# [ТЕКСТ ДЛЯ ЧТЕНИЯ]
○ ○ ○ ○ ○ ○ ○
Все это, вся эта забота о нашем богатстве, несомненно, доставит нам беспокойство. Но нам предстоят еще большие заботы, ибо теперь я должен сказать о другом, о богатствах, которые должны принадлежать нам всем, — о зеленой траве и листьях, о водах, о самом свете, и воздухе, и небе. Коммерческий век слишком погрузился в свои дела, чтобы уделить этому хотя бы небольшое внимание. Но я, позвольте вам напомнить, думаю, что каждый из здесь присутствующих считает необходимым заботиться об искусстве.

Среди нас есть богатые люди, которых мы непонятно почему называем фабрикантами, — речь идет о капиталистах, которые платят деньги людям, чтоб организовать производство. Эти джентльмены сжигают тонны угля, отравляя воздух, но в то же время многие из них покупают картины и говорят о своей любви к искусству. Существует закон, принятый с целью запретить им отравлять воздух дымом в известное время и в известных местах, — на мой взгляд, это весьма слабый и весьма неполноценный закон. Но ничто не мешает этим любителям искусства считать законом свое собственное желание и полагать своей заслугой, если на их заводах неприятности, вызываемые копотью, сведены к минимуму. Но если они не стараются вовсе предотвратить копоть, когда это могло бы обойтись им недорого, и даже очень недорого, — я утверждаю, что их любовь к искусству — пустое притворство. Как это вы можете заботиться о пейзажной живописи, если своими делами показываете, что равнодушны к самой природе? И какое имеете вы право запирать от всего мира прекрасные произведения искусства и никому не давать к ним подступиться?
○ ○ ○ ○ ○ ○ ○
# [ИСХОДНЫЕ ДАННЫЕ]
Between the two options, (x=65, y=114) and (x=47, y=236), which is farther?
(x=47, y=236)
○ ○ ○ ○ ○ ○ ○
# [ВЫПОЛНИТЕ ЗАДАНИЕ]
Какие богатства, которые, по тексту для чтения, должны принадлежать всем, там перечислены? Назовите каждое из них.

# [ВЫПОЛНЕННОЕ ЗАДАНИЕ]
Зеленая трава, листья, воды, свет, воздух, небо.